'''
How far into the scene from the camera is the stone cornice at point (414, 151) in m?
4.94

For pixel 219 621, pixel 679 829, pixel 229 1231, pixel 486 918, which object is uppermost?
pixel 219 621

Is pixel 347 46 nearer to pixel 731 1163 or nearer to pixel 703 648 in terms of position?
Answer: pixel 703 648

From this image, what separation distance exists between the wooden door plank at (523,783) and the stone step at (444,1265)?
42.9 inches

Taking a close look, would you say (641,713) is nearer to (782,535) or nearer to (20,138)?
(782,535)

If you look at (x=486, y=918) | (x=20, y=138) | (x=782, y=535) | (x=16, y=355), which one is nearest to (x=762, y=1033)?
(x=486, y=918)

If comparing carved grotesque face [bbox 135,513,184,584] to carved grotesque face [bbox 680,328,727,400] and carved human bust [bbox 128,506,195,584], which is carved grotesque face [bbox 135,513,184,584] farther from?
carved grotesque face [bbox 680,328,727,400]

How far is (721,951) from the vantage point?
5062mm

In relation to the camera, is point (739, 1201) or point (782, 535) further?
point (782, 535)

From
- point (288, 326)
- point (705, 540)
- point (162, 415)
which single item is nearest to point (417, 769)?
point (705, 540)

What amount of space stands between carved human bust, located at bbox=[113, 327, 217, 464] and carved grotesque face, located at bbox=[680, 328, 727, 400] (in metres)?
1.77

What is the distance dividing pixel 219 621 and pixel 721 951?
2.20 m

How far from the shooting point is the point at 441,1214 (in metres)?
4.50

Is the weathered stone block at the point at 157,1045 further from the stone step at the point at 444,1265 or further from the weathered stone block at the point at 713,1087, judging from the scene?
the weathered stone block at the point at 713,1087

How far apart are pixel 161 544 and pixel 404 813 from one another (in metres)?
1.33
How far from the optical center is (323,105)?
'''
- **EXERCISE REQUIREMENTS**
Rewrite all the records above, substituting "camera position" for "vantage point" and leaving every other word as it is.

- **ANSWER BELOW**
How far into the scene from the camera is the stone cornice at point (414, 151) in m?
4.94

For pixel 219 621, pixel 679 829, pixel 229 1231, pixel 486 918, which object is uppermost?
pixel 219 621

Is pixel 347 46 nearer to pixel 731 1163 or nearer to pixel 703 648 in terms of position?
Answer: pixel 703 648

From this image, what separation distance exists between the wooden door plank at (523,783) and the stone step at (444,1265)?
42.9 inches

Taking a close look, would you say (641,713) is nearer to (782,535) or nearer to (20,138)?
(782,535)

If you look at (x=486, y=918) | (x=20, y=138) | (x=782, y=535) | (x=16, y=355), which one is nearest to (x=762, y=1033)?
(x=486, y=918)

If comparing carved grotesque face [bbox 135,513,184,584] to carved grotesque face [bbox 680,328,727,400] and carved human bust [bbox 128,506,195,584], which is carved grotesque face [bbox 135,513,184,584] farther from?
carved grotesque face [bbox 680,328,727,400]

How far is (721,951) from the camera position?
5062mm

In relation to the camera, is point (739, 1201) or point (782, 535) further?
point (782, 535)

From
- point (288, 326)
- point (705, 540)
- point (162, 415)
which single item is nearest to point (417, 769)?
point (705, 540)

What amount of space stands between carved human bust, located at bbox=[113, 327, 217, 464] and carved grotesque face, located at bbox=[680, 328, 727, 400] (in metres)?
1.77

What is the distance dividing pixel 219 621 and pixel 721 951?
2.20 m

How far from the shooting point is the point at 441,1214 (in metres)?
4.50

Is the weathered stone block at the point at 157,1045 further from the stone step at the point at 444,1265 or further from the weathered stone block at the point at 713,1087, judging from the scene?
the weathered stone block at the point at 713,1087

How far apart are pixel 161 544 and pixel 404 813 from one another (in metres)?
1.33
How far from the optical center is (323,105)?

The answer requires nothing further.